Source excerpt.
Welcome again to this fourth article on water, where we see how water moves about our planet in remarkable ways.
I hope you are enjoying finding out some of the secrets of this amazing element we are so dependent on.
OK, so lets visualise water traveling around the earth.
It starts with the sun’s warmth lifting up billions of tiny water droplets from seas, lakes and the moist earth. Then rising up invisibly it becomes soft humidity in the air and then because of stronger rising warmth, water moves further up to gather together as clouds in the atmosphere above.
These many differing clouds are blown here and there, to fall finally as rain in perhaps far distant places.
Where this rain falls on mountains, the water flows down through gravity’s pull to the hills below, rushing onwards in many streams that pause briefly in dark ponds, then press forwards to a local river that gathers in one mighty flow across flat plains into the sea again.
We know it was on the banks of such great rivers as the Indus or Euphrates, the Yangtze, the Nile or the Rhine that people first gathered in villages that grew to become great cooperative or warring cities.
Why? Because where a river is, particularly when running across a fertile delta near the sea, there is found rich soil, plentiful food and easy transport.
This, as described above, we call the Great Water Cycle.
It spreads water all around our world and at the same time carries health giving nutrients to all living things, while also cleansing and refreshing itself through its own pathways and movements.
But there are also many smaller water cycles within this great planetary one.
The oceans have a water cycle where vast internal rivers, that we call ocean currents, flow through all the salt waters of our world, carrying warm and cold waters to affect various countries’ weather patterns, flora and fauna.
These enormously powerful currents dive down kilometers deep into the watery darkness when they cool near the ice caps and then rise again thousands of miles away in warm waters, spreading food worldwide for what used to be a stupendously rich marine life.
It is interesting to note that the cool dark water around the ice caps is where the richest marine life exists, while in the warm waters the less abundant life-forms express themselves in incredibly varied exotic tropical colors.
Of course, every living thing has its own little water cycle in the flowing blood, lymph, sap and cellular fluids that come in and leave our little bodies. This is our constitutional health.
Back in outer nature, water also cycles deep down into the ground, heating up well over boiling point yet remaining liquid while under pressure.
Rain can spend centuries filtering through cracks in mountains to emerge in pitch black dark caves, the most precious enriched water one can ever wish to taste.
It can also flow in underground shingle rivers not far under the surface of arid deserts,only recently visible from outer space.
And far underground in the Antarctic there are what we call fossil water lakes, with water gathering there for millions of years, as pure as the world is old.

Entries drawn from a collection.
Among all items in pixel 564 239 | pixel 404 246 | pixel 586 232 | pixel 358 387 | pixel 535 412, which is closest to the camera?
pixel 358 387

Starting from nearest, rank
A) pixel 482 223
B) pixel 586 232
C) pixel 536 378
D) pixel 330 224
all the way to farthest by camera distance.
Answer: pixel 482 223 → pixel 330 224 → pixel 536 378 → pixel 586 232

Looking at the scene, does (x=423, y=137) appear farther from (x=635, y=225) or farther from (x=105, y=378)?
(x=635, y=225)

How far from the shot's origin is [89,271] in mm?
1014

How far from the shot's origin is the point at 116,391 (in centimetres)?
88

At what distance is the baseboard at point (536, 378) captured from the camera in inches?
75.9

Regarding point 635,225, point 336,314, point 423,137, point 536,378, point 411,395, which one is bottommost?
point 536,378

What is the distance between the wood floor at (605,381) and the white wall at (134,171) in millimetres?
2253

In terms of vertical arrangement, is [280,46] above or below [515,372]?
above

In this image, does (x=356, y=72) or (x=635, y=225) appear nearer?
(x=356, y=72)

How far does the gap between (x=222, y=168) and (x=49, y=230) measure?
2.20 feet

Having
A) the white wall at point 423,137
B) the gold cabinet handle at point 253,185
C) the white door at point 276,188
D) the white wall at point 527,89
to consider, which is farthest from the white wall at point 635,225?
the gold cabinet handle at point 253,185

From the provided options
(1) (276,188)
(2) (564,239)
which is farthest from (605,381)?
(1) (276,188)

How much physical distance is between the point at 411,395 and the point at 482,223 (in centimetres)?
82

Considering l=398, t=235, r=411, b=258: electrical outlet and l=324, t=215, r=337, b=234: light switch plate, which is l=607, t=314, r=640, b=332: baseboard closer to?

Written exercise 1. According to the article on water, where does the richest marine life exist?
Written exercise 2. Count the lines of the records that contain the word "cabinet", and give only the number.

Exercise answer 1. In the cool dark water around the ice caps.

Exercise answer 2. 2